Le stesse norme, invece, secondo una interpretazione costituzionalmente orientata ai sensi degli articoli 2, 3 e 32 Cost., possono essere intese soltanto nel senso che il limite dei due anni - in effetti non superabile nell'arco della vita lavorativa anche nel caso di godimento cumulativo di entrambi i genitori - si riferisce a ciascun figlio che si trovi nella prevista situazione di bisogno, in modo da non lasciarne alcuno privo della necessaria assistenza che la legge è protesa ad assicurare.
La Corte richiama la propria pronuncia a Sezioni Unite n. 16102/2009, che ha precisato che la configurazione giuridica delle posizioni soggettive riconosciute dalla L. 104/1992, va individuata alla luce dei numerosi interventi della Corte Costituzionale, che colloca le agevolazioni in esame all'interno di una sfera di applicazione della legge diretta ad assicurare, in termini il più possibile soddisfacenti, la tutela dei soggetti svantaggiati.Il destinatario, infatti, della tutela realizzata mediante le agevolazioni previste dalla legge non è il nucleo familiare in sé, ovvero il lavoratore onerato dell'assistenza, bensì la persona portatrice di handicap (cfr.

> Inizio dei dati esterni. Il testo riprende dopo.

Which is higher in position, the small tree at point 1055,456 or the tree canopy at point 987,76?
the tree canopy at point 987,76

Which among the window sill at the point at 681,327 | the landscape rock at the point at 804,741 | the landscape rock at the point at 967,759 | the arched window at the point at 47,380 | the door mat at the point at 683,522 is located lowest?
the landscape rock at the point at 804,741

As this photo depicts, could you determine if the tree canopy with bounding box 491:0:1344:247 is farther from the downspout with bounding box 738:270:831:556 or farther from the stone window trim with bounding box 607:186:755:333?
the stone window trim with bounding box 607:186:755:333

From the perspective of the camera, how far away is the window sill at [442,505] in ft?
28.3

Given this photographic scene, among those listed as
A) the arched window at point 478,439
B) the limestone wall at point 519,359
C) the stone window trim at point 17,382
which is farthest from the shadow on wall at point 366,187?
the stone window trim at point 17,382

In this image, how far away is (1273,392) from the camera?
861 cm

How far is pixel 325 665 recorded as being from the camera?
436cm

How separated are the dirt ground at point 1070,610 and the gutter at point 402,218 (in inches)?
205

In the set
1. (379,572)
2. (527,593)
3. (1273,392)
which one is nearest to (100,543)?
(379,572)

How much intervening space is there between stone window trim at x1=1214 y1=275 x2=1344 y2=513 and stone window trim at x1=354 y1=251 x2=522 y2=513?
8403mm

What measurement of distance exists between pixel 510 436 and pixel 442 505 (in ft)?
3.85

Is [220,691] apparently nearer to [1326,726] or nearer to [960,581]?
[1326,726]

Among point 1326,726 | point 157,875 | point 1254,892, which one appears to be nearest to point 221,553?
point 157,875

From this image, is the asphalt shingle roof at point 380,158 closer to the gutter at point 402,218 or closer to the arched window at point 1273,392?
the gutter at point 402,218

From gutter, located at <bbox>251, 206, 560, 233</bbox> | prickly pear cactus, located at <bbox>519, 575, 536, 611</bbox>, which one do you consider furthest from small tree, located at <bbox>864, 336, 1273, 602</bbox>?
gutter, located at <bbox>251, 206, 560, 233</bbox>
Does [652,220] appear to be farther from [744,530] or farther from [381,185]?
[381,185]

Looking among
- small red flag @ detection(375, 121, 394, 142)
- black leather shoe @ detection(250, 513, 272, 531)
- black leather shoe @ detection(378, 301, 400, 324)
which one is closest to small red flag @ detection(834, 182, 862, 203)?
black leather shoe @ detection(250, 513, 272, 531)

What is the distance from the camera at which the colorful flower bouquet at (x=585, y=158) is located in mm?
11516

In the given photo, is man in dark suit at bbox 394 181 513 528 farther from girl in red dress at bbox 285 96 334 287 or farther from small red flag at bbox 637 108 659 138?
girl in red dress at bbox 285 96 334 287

Corte Cost. 19/2009).D'altra parte, nei medesimi termini si esprime oggi l'art. 42 D.Lgs. 151/2001, come modificato dall'art. 4 D.Lgs. 119/2011, che ha introdotto il comma 5-bis: "il congedo fruito ai sensi del comma 5 non può superare la durata complessiva di due anni per ciascuna persona portatrice di handicap e nell'arco della vita lavorativa".Ritiene la Corte che tale esplicitazione normativa deve ritenersi confermativa del tenore della legge precedente (anche ai sensi delle Circolari INPDAP 2/002 e 31/2004) e pertanto il ricorso deve essere respinto.